The gas engine, invented by Lenoir in 1860, ushered in the principle of combustion inside the engine itself rather than in a seperate boiler. However, since the gas was ignited at only athmospheric pressure, its efficency was rather low. Nevertheless by dispensing with the boiler and its enormous quantites of water and coal and using instead town gas made from coke, piped in from the mains, it saved a lot of space in factories, as well as being clean and completely silent. It was not however, mobile, being too heavy and anyway attached to its energy source.
With the formulation of the four stroke cycle (compression, combustion, expansion and exhaust), and the exploitation of the high specific energy and portability of crude oil derivatives, the first internal combustion engines attached to hastily adapted carriages started puttering around towards 1884. Benz is generally considered to be the key figure. However, as usually happens at key turning points, many others were also successful. From then on it was a question of finding better ways of vaporizing fuel, mixing it with air, getting it into the engine at the right time, and finally igniting it. For many years afterwards, with tyres as a welcome change of subject, carburettors and sparks ( fat or thin; present or absent) were the stuff of motorist conversations as well as the cause of long and grubby hours spent by the roadside.

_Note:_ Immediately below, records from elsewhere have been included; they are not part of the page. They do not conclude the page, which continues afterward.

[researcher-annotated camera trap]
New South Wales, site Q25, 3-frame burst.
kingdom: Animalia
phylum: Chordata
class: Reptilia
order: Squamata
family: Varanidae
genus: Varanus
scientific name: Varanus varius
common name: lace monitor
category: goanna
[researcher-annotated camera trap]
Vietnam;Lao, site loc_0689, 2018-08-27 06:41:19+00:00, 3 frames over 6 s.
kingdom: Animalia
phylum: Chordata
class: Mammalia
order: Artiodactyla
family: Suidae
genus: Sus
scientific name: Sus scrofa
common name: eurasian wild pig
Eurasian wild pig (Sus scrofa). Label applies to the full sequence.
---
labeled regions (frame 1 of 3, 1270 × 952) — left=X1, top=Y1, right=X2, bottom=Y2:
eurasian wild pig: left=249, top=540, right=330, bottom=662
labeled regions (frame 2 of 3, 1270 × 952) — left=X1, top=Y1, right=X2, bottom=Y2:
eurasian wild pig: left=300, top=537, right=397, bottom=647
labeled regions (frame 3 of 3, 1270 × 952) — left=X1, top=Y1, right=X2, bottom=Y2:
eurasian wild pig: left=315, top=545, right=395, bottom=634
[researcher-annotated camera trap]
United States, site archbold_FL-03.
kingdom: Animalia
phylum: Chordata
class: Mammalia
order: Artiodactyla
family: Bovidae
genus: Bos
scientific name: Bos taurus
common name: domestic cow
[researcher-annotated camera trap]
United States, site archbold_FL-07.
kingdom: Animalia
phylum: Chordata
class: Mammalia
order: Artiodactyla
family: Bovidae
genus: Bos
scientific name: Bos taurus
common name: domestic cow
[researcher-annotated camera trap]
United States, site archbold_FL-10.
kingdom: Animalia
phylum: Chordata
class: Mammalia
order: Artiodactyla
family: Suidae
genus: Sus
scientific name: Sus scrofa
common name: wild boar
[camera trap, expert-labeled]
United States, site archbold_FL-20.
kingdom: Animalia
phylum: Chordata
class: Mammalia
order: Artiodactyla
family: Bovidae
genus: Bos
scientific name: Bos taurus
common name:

The internal combustion engine is now mature, reliable and more and more economical. However, its dependence on oil must lead to its eventual decline in the developed countries, slowed perhaps by alternative energy sources, such as hydrogen. Electricity, with hybrids as a transitional form, will surely replace it for road vehicles. Electric motors are not only non-polluting, they are quieter, smoother, and almost maintenance free, since they dispense with those costly sub-systems (transmissions, electrics, fuel pumps, injectors and emission controls, and even brakes) that come with the internal combustion engine.
It can be expected that poorer countries will depend on it for many years longer. As the internal combustion engine becomes obsolete in developed countries, the volume of used vehicles exported to them will increase. Unfortunately, given the harsh operating conditions in rural areas, the growing complexity of the electronics destined to reduce petrol consumption and emissions, particularly in hybrids, will present a serious maintenance problem. The simpler and smaller vehicles of China and India will provide a viable alternative.
The electric motor has a great future in poor countries also but the transition will be long and will need considerable help. We should now, at the very least, stop putting pressure on poor countries to reduce vehicle emissions. We caused the problem: why should they pay?